There is a fascinating, and undoubtedly intentional, confluence of what Rumsfeld writes about the press and the intelligence community. Both are comprised of imperfect people.
RUMSFELD’S CHAPTER on “Unknown Unknowns” discusses how leaders deal with surprises. Examining one study of the Pearl Harbor attack—historically comparable only to the 9/11 attacks—Rumsfeld points out that the author of the study’s introduction wrote that “more often than not surprises are the result of bureaucracies coping with too much information rather than too little.” They were, Rumsfeld contends, failures of imagination as well as failures of intelligence analysis.
This connects, almost too well, with part of Rumsfeld’s commentary on the media. He writes of the “growing glut of unfiltered raw information and images” on the Iraq and Afghanistan conflicts that can be overwhelming, even disorienting, to the public.
Juxtapose the two, and you have the sort of dilemma that has on occasion destroyed nations. People can be misled, confused or simply neglectful of information that may prove crucial. Populations are easy to confuse because they don’t usually pay enough attention to events. Intelligence analysts aren’t supposed to be, but they’re human too.
Rumsfeld’s remedy may not be foolproof, but it is very close. He advocates bringing a wide variety of people together periodically to brainstorm possibilities. There may still be a conglomeration of information, but there shouldn’t be a failure of imagination in that process. And from such gatherings can be derived options for the president.

[Dataset records]

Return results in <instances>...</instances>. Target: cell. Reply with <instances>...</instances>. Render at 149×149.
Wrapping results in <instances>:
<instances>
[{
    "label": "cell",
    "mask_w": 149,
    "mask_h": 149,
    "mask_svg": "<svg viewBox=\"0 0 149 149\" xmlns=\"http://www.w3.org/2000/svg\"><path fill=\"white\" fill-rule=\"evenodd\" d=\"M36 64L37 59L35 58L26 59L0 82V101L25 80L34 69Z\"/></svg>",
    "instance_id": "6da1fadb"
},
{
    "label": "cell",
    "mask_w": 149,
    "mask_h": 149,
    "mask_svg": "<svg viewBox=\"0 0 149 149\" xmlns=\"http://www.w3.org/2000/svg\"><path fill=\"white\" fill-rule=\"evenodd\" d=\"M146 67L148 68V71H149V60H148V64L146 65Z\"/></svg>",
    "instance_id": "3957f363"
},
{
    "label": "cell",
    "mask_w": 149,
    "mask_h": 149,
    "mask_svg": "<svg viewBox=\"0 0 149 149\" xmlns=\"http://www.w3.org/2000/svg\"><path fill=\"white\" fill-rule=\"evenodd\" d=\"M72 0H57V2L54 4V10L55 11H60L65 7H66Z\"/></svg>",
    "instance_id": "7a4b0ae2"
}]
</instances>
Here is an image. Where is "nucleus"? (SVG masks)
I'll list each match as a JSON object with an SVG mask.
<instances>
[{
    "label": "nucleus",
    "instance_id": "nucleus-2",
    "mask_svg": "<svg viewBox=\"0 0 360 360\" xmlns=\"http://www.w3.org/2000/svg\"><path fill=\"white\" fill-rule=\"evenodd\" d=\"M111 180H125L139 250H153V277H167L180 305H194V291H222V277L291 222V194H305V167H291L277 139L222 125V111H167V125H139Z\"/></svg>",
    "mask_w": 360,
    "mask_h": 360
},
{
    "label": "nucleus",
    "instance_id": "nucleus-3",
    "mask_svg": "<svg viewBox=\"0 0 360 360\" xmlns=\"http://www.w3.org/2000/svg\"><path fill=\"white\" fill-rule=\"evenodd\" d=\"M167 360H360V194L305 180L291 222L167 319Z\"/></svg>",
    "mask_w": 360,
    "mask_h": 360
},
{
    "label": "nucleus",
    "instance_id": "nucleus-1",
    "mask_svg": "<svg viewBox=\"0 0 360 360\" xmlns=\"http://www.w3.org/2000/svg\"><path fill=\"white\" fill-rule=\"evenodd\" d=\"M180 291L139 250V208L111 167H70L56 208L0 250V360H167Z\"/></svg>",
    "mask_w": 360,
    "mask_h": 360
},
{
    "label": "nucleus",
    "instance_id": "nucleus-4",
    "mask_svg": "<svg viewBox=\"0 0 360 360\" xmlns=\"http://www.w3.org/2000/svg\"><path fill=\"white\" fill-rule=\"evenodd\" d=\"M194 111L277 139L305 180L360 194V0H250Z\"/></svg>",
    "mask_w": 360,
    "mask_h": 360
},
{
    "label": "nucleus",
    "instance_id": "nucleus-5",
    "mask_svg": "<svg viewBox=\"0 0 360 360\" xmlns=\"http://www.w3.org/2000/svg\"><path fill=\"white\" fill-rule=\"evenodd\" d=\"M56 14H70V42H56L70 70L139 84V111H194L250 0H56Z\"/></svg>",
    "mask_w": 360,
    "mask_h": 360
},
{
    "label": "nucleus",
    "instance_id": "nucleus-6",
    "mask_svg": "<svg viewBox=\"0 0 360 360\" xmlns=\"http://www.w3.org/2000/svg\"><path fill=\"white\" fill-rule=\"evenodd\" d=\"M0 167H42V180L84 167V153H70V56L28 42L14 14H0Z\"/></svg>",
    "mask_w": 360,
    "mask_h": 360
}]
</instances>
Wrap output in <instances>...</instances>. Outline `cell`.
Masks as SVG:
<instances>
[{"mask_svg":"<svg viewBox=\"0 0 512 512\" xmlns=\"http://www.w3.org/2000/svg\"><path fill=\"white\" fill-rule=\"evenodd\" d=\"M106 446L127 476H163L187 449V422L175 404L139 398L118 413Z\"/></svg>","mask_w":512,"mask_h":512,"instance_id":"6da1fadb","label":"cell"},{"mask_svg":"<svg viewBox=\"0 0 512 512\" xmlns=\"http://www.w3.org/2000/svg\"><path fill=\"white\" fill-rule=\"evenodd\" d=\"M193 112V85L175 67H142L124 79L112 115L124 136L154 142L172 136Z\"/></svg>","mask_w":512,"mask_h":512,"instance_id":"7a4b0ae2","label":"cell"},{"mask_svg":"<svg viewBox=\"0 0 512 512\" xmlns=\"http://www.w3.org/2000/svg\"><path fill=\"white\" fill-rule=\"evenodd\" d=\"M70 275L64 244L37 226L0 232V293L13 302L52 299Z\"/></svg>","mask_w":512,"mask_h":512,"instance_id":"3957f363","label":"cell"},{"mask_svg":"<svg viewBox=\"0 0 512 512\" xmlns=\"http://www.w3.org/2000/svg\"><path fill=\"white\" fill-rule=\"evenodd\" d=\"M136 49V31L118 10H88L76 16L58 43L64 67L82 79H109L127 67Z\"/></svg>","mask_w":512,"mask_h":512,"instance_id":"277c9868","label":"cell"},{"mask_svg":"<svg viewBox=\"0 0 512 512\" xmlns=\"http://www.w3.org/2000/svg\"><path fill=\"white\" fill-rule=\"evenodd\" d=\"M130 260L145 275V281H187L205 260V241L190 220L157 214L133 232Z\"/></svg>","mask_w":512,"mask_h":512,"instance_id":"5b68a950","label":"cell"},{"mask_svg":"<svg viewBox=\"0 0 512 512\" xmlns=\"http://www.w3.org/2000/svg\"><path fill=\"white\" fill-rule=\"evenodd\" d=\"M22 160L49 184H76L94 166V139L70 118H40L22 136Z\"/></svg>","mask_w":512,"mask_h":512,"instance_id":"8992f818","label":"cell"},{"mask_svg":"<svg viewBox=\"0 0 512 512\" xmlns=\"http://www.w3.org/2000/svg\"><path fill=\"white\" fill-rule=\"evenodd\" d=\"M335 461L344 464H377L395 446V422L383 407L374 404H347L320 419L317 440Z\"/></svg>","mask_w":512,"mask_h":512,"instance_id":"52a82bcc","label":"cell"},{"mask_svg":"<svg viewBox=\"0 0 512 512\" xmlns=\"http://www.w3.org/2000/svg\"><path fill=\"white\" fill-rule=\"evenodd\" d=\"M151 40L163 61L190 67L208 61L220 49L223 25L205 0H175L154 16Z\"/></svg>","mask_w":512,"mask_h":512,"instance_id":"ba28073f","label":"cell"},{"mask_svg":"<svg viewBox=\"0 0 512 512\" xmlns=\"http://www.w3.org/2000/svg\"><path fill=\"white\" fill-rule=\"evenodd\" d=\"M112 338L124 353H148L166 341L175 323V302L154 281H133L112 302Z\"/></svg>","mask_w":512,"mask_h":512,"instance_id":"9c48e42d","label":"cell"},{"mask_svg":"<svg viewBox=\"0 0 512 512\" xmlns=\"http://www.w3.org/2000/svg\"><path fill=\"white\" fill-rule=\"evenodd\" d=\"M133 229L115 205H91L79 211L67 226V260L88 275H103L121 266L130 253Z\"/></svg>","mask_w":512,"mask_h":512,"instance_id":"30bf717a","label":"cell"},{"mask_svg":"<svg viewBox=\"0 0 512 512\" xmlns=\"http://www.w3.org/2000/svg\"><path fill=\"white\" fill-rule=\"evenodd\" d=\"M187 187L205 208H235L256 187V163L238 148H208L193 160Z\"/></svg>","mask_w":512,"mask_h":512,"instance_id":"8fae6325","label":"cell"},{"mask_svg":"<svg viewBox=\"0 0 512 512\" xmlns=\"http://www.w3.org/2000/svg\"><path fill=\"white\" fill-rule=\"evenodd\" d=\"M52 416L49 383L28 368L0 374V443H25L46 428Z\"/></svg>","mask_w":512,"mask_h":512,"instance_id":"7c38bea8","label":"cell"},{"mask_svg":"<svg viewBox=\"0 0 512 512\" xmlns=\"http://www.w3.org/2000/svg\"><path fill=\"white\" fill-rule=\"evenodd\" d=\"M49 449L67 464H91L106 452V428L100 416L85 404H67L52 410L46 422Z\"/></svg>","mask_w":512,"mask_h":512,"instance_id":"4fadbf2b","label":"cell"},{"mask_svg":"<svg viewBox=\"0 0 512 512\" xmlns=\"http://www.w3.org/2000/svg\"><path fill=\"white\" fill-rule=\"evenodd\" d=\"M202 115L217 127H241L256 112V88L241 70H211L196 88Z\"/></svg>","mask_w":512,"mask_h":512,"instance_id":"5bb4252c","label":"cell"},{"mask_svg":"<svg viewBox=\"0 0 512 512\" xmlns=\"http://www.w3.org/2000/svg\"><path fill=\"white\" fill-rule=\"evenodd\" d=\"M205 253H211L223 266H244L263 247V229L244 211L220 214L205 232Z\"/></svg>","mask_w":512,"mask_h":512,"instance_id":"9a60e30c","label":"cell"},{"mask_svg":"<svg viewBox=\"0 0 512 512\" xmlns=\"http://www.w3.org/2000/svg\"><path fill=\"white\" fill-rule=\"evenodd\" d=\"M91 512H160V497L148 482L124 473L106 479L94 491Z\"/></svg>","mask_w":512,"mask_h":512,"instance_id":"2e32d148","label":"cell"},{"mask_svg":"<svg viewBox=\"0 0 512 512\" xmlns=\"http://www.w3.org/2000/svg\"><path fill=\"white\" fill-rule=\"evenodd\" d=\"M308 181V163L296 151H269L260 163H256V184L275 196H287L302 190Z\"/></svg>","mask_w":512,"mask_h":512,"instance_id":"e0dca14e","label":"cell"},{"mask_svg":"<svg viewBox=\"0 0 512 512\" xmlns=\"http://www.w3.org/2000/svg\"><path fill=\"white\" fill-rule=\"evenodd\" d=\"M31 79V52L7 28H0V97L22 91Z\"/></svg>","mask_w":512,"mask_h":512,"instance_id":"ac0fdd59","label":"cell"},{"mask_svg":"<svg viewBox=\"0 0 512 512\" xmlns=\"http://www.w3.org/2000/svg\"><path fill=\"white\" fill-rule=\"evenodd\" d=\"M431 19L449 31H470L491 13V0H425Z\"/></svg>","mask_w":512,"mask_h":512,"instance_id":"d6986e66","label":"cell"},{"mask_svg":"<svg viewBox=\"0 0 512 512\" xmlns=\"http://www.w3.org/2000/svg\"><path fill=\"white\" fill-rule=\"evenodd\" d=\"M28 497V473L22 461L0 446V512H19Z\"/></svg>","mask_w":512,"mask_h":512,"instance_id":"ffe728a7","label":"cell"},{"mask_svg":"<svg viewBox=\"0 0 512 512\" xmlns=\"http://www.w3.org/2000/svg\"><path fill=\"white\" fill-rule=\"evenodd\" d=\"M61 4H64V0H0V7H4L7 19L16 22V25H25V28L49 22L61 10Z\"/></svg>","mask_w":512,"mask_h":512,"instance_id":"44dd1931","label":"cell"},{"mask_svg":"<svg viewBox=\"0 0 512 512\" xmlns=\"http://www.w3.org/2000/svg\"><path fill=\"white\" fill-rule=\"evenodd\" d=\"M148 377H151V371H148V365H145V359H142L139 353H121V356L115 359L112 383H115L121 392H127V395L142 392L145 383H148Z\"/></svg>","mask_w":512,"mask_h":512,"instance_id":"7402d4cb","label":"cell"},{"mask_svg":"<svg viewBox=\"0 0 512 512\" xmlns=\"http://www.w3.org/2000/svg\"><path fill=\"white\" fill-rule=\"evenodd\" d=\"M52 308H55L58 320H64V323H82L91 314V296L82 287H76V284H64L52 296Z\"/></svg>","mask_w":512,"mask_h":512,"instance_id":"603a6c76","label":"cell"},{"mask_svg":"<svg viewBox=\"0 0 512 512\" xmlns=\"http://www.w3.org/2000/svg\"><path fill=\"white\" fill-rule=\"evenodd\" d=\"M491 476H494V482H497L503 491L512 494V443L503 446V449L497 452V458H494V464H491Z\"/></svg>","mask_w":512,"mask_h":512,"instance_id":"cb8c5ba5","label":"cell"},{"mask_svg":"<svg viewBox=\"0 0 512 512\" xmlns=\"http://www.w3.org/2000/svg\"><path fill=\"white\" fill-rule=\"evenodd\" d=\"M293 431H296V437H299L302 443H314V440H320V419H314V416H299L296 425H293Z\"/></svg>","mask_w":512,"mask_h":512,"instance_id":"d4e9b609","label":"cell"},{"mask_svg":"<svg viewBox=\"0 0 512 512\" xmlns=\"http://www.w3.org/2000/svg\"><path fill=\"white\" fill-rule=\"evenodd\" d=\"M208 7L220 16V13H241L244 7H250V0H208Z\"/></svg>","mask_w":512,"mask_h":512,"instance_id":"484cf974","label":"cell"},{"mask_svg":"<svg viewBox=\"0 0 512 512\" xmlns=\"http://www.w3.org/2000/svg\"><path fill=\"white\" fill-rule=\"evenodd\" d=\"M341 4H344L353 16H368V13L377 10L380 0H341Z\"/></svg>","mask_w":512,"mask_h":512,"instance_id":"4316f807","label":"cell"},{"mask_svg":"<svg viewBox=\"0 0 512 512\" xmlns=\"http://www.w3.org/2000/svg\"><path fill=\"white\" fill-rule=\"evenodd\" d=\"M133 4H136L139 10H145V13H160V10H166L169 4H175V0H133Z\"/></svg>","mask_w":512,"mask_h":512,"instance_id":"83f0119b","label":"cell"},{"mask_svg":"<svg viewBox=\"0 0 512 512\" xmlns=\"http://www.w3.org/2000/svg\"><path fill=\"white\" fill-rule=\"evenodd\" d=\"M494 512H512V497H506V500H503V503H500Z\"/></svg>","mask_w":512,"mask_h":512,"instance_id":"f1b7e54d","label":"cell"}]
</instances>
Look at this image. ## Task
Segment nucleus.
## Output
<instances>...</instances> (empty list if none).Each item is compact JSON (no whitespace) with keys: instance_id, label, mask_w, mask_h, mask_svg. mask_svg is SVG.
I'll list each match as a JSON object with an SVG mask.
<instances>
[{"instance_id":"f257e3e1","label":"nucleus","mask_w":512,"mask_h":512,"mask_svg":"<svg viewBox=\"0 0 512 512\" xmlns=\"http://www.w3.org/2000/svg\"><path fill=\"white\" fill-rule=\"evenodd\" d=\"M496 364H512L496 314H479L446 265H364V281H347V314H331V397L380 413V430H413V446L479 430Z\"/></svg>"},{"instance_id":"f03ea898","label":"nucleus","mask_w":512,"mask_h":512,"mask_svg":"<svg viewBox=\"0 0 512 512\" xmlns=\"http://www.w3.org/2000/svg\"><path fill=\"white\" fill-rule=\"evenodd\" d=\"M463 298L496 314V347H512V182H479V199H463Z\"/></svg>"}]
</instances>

[Assignment 1] Extract the portion of the Rumsfeld passage that begins at the words "RUMSFELD’S CHAPTER on" and stops after "of intelligence analysis.".
[Assignment 2] Write what comes next in the Rumsfeld passage, picking up after its last sentence.
The items are separate material from the Rumsfeld passage.

[Answer box 1]
RUMSFELD’S CHAPTER on “Unknown Unknowns” discusses how leaders deal with surprises. Examining one study of the Pearl Harbor attack—historically comparable only to the 9/11 attacks—Rumsfeld points out that the author of the study’s introduction wrote that “more often than not surprises are the result of bureaucracies coping with too much information rather than too little.” They were, Rumsfeld contends, failures of imagination as well as failures of intelligence analysis.

[Answer box 2]
There’s a lot more of Rumsfeld’s Rules, too many to encapsulate here. What isn’t here is the revisionism that sometimes comes with second volumes of memoirs. And there’s one of the rules that is possibly the most important—it may be the capstone. Rumsfeld writes, “What sets the U.S. military apart from some other armed forces—and even some American institutions—is that it encourages principled but loyal dissent.” In other words, you’re obligated to tell your boss, privately if possible, when you disagree with him and explain why. But after the boss has made a decision, even if you don’t like it, your only choices are to resign or to do your damnedest to get the job done in the manner requested. That is a code of honor, and a pretty good summary of the life of Donald Rumsfeld.